The G8 will talk about tax automatic information exchange today. And it will talk about disclosing the beneficial ownership of companies and trusts and I welcome both moves. However, just as it is important to remember that corporate tax transparency begins at home, so too is it important to recall that automatic information exchange should also be on the domestic agenda.
In 2011 I wrote a report on the failings of Companies House and the UK corporate tax system - both of which evidence dramatic failures to collect the data they need to create anything like a fair or just tax system in the UK in which all businesses can feel confident that they compete on a level playing field with the tax cheats. As a result of my findings I made 18 recommendations in all, the first five of which were:
1. All banks in the UK must report to both H M Revenue & Customs and Companies House if they open or close a bank account for a UK limited company. If this information is known by H M Revenue & Customs they will know which companies are really trading in the UK, meaning that accounts can be demanded from all those that are trading;
2. No application for the striking off of a company which has a bank account should be accepted by the Registrar of Companies until it has received up to date accounts to support that application and is satisfied that H M Revenue & Customs has received all tax owing to it;
3. It should be illegal for anyone in the UK to assist, directly or indirectly, a UK company to open a bank account with a bank outside the UK without that person who provides assistance having notified both H M Revenue & Customs and Companies House of the fact that they have done so, with full details of the account opened being supplied ;
4. UK banks should be required to provide full and direct disclosure to H M Revenue & Customs of the bank statements of companies that fail to submit either their accounts to Companies House on time or their corporation tax return to H M Revenue & Customs on time. They should also be required to provide the full names and addresses of all those authorised to operate that account;
5. The tax liabilities of UK limited companies should become the personal responsibility and liability of their directors if their companies have failed to submit either their accounts to Companies House on time or their corporation tax return to H M Revenue & Customs on time, with this liability only being avoidable if all documents are filed and payment is made or if a proper liquidation of the company takes place with it being shown that the inability of the company to pay arose through no fault of the directors.
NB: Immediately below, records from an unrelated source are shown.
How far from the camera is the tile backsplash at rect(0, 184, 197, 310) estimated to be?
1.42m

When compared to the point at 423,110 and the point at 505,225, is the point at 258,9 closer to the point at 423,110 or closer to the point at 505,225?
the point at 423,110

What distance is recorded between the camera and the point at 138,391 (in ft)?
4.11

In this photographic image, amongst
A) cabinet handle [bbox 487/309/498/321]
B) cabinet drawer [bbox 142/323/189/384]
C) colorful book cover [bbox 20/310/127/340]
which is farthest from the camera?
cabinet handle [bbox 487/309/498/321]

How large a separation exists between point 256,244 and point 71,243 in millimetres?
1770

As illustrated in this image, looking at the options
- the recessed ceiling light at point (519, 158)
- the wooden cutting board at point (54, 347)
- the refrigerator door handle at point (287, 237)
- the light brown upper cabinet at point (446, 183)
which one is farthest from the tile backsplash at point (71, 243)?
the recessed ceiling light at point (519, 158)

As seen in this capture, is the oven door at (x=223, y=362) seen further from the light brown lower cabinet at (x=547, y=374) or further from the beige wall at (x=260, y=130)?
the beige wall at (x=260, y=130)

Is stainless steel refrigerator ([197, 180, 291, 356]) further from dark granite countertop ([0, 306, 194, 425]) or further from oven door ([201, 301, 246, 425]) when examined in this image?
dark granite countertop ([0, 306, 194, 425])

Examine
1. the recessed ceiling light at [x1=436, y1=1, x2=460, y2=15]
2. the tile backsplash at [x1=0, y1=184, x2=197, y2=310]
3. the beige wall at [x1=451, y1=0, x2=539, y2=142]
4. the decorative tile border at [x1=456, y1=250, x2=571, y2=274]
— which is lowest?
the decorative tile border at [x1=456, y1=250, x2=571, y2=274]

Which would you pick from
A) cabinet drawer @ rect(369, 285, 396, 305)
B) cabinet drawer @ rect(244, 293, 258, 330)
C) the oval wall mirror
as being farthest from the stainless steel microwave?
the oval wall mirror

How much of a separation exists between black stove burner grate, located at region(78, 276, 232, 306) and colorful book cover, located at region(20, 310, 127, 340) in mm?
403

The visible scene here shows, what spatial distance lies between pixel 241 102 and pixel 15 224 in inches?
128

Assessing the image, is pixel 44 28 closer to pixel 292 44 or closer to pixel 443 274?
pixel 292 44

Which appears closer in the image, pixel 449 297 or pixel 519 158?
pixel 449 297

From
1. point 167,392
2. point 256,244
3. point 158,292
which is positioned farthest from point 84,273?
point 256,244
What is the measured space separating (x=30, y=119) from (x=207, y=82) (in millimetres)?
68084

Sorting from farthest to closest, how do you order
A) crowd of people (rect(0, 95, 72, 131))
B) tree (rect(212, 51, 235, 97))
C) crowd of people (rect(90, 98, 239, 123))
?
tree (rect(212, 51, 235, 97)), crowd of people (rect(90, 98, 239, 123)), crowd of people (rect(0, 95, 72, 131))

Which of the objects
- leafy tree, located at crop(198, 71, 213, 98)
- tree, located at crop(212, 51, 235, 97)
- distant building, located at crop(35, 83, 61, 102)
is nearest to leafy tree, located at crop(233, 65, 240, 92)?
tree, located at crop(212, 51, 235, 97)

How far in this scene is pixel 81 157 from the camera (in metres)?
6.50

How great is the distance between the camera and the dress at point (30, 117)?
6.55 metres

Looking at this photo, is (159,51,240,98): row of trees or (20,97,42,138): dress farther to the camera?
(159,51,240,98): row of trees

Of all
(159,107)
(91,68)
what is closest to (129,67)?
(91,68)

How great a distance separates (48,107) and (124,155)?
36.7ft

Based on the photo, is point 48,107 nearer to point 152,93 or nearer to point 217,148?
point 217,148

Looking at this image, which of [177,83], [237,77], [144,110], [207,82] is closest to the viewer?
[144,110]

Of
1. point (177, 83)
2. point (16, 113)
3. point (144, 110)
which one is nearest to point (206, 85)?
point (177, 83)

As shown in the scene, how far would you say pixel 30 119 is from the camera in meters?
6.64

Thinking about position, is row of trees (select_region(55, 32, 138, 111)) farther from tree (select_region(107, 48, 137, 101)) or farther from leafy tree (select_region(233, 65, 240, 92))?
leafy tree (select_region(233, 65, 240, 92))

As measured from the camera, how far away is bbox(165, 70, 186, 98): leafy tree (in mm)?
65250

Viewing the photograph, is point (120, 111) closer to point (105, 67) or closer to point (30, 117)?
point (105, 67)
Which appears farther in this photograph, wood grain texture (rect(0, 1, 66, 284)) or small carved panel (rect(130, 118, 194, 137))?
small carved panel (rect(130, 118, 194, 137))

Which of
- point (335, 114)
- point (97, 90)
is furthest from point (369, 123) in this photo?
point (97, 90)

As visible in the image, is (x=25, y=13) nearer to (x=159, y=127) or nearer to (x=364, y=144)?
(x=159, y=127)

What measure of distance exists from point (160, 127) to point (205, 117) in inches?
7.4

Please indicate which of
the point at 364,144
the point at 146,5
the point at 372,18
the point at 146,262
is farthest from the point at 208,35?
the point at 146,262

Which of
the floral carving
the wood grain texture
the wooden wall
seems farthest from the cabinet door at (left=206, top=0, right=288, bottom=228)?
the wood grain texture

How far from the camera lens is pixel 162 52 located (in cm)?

This is automatic information exchange - in the UK. It is about making sure that the UK's banks make available to te authorities that need to know it:
a) Which companies are trading here
b) Where they are
c) Who directs them
d) Who owns them
e) Their trading if they won't disclose it
f) A means to collect tax owing if the company fails to do so.
I can just imagine the squeals of protest if this were proposed in parliament (as I think it will be during this session, on which more news anon). So let’s be clear that:
a) No one has to use a company – they can always trade in their own name, when they’d be personally liable;
b) Companies are legal people – not natural ones. Legal people can, as the report notes, disappear with remarkable ease. Real people not so easily, thankfully. So we need special measures to find legal people – especially if they are at risk of doing a runner;
c) It’s vital we stop people offshoring bank accounts to get round this legislation – hence item (3);
d) It’s essential that H M Revenue & Customs and Companies House be made to police their obligations.
If enacted legislation to achieve this aim would do three things:
i) It would enforce transparency in the UK by providing an independent verification source that has to check the data for money laundering purposes - which banks do
ii) It would ensure that the data to chase the right companies that might owe tax is available - and provide a means of collecting it
iii) It would create a level playing field between honest and dishonest business - which is vital if the economy is to prosper.
It's hard to see why any government would object to that.